As Sementes da Fé Combatente: Investigando as Origens Messiânicas no Contestado (Santa Catarina e Paraná, Maio de 2025)
A beleza natural de Santa Catarina, antes o foco da investigação de Edgar, agora cedia espaço a uma história mais complexa e dolorosa: a Guerra do Contestado. Intrigado pela menção ao caráter messiânico do movimento que inflamou a região no início do século XX, Edgar decidiu mergulhar nos estudos que buscavam desvendar as origens dessa fé combativa que uniu sertanejos em um conflito sangrento.
Sua busca o levou a sebentos volumes de história regional, artigos acadêmicos empoeirados e entrevistas com pesquisadores dedicados a compreender as intrincadas camadas desse levante popular. Em Curitiba, no Paraná, Edgar encontrou o historiador Dr. Ricardo, especialista no Contestado. Em meio a mapas antigos da região disputada e fotografias desbotadas dos "monges" e seus seguidores, Dr. Ricardo elucidou o complexo contexto em que o messianismo floresceu.
"A origem do forte componente messiânico no Contestado não pode ser dissociada da profunda crise social e econômica que assolava a região," explicou Dr. Ricardo, apontando para as áreas marcadas no mapa. "A disputa de terras entre Paraná e Santa Catarina, a chegada da Brazil Railway com a expulsão de posseiros, a exploração dos ervais e da madeira... tudo isso deixou milhares de famílias desamparadas, sem lar e sem sustento. Nesse vácuo de esperança, figuras carismáticas surgiram, oferecendo não apenas consolo espiritual, mas também uma visão de um futuro melhor, uma 'Terra Prometida' a ser conquistada."

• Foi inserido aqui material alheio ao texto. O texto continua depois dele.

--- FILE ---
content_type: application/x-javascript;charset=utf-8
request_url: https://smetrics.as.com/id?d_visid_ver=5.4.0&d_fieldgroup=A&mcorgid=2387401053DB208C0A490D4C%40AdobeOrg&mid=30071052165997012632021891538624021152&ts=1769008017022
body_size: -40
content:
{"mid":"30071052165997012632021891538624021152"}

Os estudos apontavam para a figura central de João Maria de Agostini, um eremita andarilho que percorreu o sul do Brasil no final do século XIX, deixando um rastro de devoção popular, fama de curandeiro e profeta. Embora sua passagem pelo Contestado tenha sido anterior ao conflito em si, sua aura de santidade e suas promessas de proteção divina criaram um terreno fértil para o surgimento de outros líderes religiosos.
"Após a misteriosa partida de Agostini, outros 'monges' surgiram, capitalizando essa crença pré-existente," continuou Dr. Ricardo. "João Maria de Jesus e, principalmente, José Maria de Santo Agostinho se tornaram figuras centrais. José Maria, com seu discurso inflamado contra a República e a exploração, e sua promessa de um 'Reino Encantado' onde a justiça prevaleceria, galvanizou os sertanejos despossuídos. Para eles, a luta contra os 'peludos' (como eram chamados os inimigos, associados à República e aos coronéis) se revestiu de um caráter sagrado, uma verdadeira guerra santa."
Edgar descobriu que os estudos também exploravam a influência do sebastianismo, a crença popular no retorno de um rei justo (Dom Sebastião de Portugal) para restaurar a ordem e a prosperidade. Essa crença, profundamente enraizada no imaginário luso-brasileiro, encontrou eco nas promessas dos "monges" e na esperança de um mundo livre da opressão.
Além das lideranças messiânicas, os estudos destacavam o papel do catolicismo popular, um sincretismo de crenças e práticas religiosas que se distanciava da ortodoxia da Igreja Católica institucional. A fé em santos padroeiros locais, as práticas de benzedura e a interpretação particular das profecias bíblicas contribuíram para a formação de uma visão de mundo onde o divino intervinha diretamente nos assuntos terrenos, justificando a luta armada como um ato de fé.
A investigação de Edgar revelava que a origem do movimento messiânico no Contestado era um complexo amálgama de fatores sociais, econômicos e religiosos. A fé ofereceu um sentido de pertencimento e esperança a uma população marginalizada, transformando a luta por terra e dignidade em uma batalha espiritual contra as forças do mal. Os estudos sobre o tema pintavam um quadro vívido de um povo oprimido encontrando na religião a força para resistir, mesmo diante de um conflito desigual e devastador. A jornada de Edgar pelas origens do messianismo no Contestado o confrontava com a poderosa influência da fé em tempos de crise e a capacidade de líderes carismáticos de moldar a esperança e a ação de um povo.